## [AIM OF THE EXERCISE]
Pull out the lines from the one containing "Looking at their" through the end of the items, inclusive, and reproduce them word for word.

## [PROVIDED RECORDS]
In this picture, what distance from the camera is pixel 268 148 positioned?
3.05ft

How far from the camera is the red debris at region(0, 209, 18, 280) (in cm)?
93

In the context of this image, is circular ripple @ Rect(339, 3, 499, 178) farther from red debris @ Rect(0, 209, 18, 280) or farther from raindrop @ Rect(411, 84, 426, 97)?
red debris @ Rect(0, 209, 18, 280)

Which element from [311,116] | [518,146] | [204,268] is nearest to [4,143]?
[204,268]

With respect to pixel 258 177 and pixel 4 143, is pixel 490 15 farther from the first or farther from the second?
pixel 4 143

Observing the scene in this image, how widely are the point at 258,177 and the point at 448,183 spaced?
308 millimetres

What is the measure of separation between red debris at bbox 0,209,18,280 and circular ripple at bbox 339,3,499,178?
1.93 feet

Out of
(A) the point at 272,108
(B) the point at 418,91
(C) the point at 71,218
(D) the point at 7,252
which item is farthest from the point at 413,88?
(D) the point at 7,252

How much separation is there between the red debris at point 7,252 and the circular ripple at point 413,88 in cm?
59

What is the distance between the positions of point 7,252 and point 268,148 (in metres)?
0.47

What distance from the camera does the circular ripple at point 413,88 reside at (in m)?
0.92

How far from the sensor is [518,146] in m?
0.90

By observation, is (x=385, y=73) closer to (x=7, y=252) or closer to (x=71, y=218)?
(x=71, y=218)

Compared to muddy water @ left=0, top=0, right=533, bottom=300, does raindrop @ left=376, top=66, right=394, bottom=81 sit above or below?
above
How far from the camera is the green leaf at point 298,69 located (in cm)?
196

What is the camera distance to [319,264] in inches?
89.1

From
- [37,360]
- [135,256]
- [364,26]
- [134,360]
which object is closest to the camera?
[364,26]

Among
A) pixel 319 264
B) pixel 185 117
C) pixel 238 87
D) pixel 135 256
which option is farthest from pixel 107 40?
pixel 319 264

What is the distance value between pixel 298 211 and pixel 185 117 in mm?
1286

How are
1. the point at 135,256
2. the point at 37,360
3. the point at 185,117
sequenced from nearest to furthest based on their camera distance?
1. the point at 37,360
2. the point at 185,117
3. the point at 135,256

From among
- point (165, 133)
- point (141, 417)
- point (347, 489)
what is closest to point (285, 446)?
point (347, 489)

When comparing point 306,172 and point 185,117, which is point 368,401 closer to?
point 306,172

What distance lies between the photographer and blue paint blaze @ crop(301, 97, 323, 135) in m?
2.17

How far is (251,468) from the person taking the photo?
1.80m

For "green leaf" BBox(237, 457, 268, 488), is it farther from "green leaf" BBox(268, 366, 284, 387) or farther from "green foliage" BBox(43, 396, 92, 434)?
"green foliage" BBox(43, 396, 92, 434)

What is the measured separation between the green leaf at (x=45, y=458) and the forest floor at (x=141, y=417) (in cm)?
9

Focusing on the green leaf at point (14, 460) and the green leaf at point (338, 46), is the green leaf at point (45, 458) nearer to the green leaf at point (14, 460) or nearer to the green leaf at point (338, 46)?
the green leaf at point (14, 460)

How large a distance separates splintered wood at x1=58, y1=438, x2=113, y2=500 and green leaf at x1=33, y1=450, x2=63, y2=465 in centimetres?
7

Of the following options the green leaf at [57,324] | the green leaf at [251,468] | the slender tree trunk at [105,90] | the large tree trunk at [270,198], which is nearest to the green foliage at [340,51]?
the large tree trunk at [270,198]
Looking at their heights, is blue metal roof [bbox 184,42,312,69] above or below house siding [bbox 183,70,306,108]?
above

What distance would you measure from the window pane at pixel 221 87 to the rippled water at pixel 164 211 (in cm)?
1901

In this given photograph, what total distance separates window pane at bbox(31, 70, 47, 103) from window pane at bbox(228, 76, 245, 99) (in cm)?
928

## [ANSWER TO THE TASK]
Looking at their heights, is blue metal roof [bbox 184,42,312,69] above or below house siding [bbox 183,70,306,108]?
above

What distance would you measure from the window pane at pixel 221 87 to the rippled water at pixel 164 211 (in cm)?
1901

In this given photograph, what total distance separates window pane at bbox(31, 70, 47, 103) from window pane at bbox(228, 76, 245, 99) (in cm)?
928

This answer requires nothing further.